**Selected passage:**
*** Block opens ***
Referring now to FIG. 2, another example of a child seating system 200 is described. The seating system 200 includes a formed seat 202 and a base 204. As with the example of FIG. 1, the formed seat 202 communicates with the base 204 and rotates about the base 204. In this regard, the seat 202 may rest or communicate with a lip or ring on the base 204. This placement of the formed seat 202 in the base 204 allows the seat 202 to rotate about any number of axes. Seating panels or cushions 206, 208 and 210 are positioned on a surface of the formed seat 202.

In one example of the operation of the system of FIG. 2, the formed seat 202 is rotated about the base 204. As the formed seat 202 rotates about the base 204, the formed seat 202 rotates along a first axis 212 (between a forward-facing position and a side-facing position) and a second axis 214 (vertically up and down). While, in this example, movement is about the axes 212 and 214, it will be appreciated that movement may be made along any combination of the first axis 212, second axis 214, and a third axis 216. Additionally, the movement about the axes 212, 214, and/or 216 may be simultaneous with respect to the others or sequential with respect to the others. For instance, the seat may rotate simultaneously around the axis 212 and vertically around the axis 214. In another example, the seat 202 may be first turned around the axis 212 and then vertically adjusted about the axis 214.

The seat 202 may be locked in the forward-facing position to the base 204 and a handle 205 is actuated to unlock the seat 202 from the base 204. Then, in one substantially continuous movement, the seat 202 is moved approximately 90 degrees by the handle 205 from the forward-facing position to the side-facing position. When the seat 202 is in the side-facing position, the child may be placed in the seat 202 and the seat 202 may be rotated back to the forward-facing position from the side-facing position. As the seat 202 is rotated, the axes 212, 214, and/or 216 rotate with respect to the seat 202 and, in this example, the seat 202 rotates about the axis 216 and the axis 212. The rotation of the seat 202 about the two axes 212 and 216 allows an adult to more easily place a child in the seat 202 or remove a child from the seat 202 without the need to resort to complicated or difficult adjustments and/or actuations of the seat 202.
*** Block closes ***
**Directions:** Please transcribe the passage about the child seating system word for word, starting at "Referring now to" and ending at "formed seat 202.".

**Data below:**
*** Block opens ***
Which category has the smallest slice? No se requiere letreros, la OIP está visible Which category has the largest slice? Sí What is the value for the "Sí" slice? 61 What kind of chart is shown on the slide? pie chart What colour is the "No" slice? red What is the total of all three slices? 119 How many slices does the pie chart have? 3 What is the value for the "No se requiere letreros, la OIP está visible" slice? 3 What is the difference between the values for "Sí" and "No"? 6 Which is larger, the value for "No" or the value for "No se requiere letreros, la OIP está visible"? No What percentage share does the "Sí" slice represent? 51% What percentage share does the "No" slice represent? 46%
*** Block closes ***
**Solution below:**
Referring now to FIG. 2, another example of a child seating system 200 is described. The seating system 200 includes a formed seat 202 and a base 204. As with the example of FIG. 1, the formed seat 202 communicates with the base 204 and rotates about the base 204. In this regard, the seat 202 may rest or communicate with a lip or ring on the base 204. This placement of the formed seat 202 in the base 204 allows the seat 202 to rotate about any number of axes. Seating panels or cushions 206, 208 and 210 are positioned on a surface of the formed seat 202.